Monday, December 05, 2005

Iraq Solution

The increasingly neocon-friendly Washington Post (talk about picking the wrong horse) has a bit today on the divisions within the Democratic Party over the future of Iraq. Shame on them for thinking - they should be as monolithic and top-down as the Bush Monarchy.

Zbignew Brzezinsky (former Carter NSA) and Rep. John Murtha are running the 'get out now' faction. Others, like John Kerry, are saying we have to 'finish the job' before we withdraw.

I do have a solution for Iraq. I'm not a pundit who can only tear down the Junta - I can also fix their egregious errors. Sure.

The first mistake that the Junta made in Iraq (of too many to count) was to under-man the occupation force. That led to lawlessness, looting, revenge-taking, and insecurity. I live in one of the most peaceful cities in the world, and if there were no cops on the street I'd get a gun and stay at home. Imagine Baghdad with no security. Actually, you don't have to imagine - just go there now.
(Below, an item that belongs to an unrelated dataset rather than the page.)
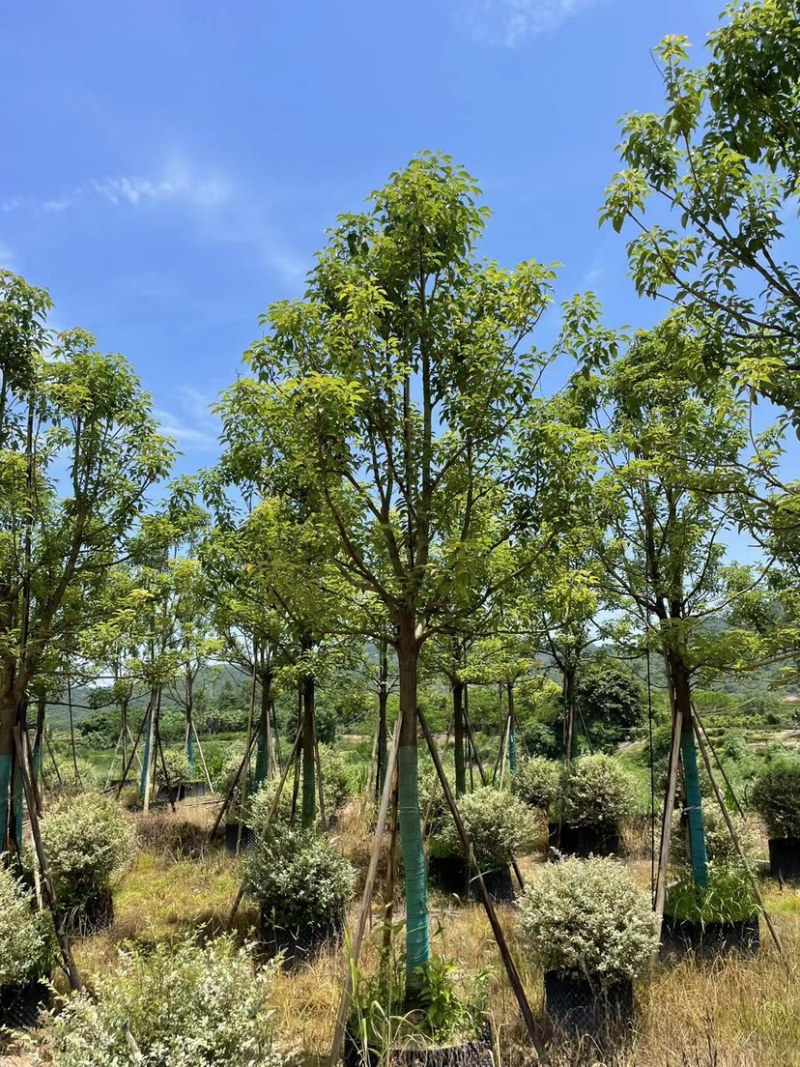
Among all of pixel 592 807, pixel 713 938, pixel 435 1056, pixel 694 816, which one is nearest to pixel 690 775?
pixel 694 816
But security by itself is no answer. It's a good start, but security is the means, not the end. The failure to secure Iraq is part of the overall failure to make Iraq prosperous. And that failure comes straight from the ideology of the neocons who conned us into the war in the first place.

So step one for winning Iraq: stop the neocon ideology. Neocons are using Iraq as a petrie dish to experiment with their misbegotten cartel-capitalist-fake-free-market economic theory. Knock it off.

That means no more billions to Halliburton and no more billions to the Iraqi elite. Neocons hate a free market - free market talk is just one of their core lies. Instead, they want to establish a mercantile nobility. They want a class of corporate wealth to rule all, and have everyone else subservient to them. They don't ever want to compete for anything (because they lose). They want all goods handed to them and to their wealthy partners.

And that's the Iraq they're building. No sweat that the populace is suffering - just be sure the rich are okay and have power and water and security.

What I'm proposing is a "New Deal for Iraq." Get money and services into the hands of the populace. Dust off the FDR laybook and get Iraqis to work - the national unemployment rate is over 40%, and is 100% in many places - and you wonder where the insurgency gets volunteers?

Start a National Recovery Agency, public works projects (lord knows they need them), spend the money that's been allocated and then spend some more. Want other countries to get involved? Solicit their business (instead of shutting them out because they wouldn't believe our lies and join the invasion). The more the merrier.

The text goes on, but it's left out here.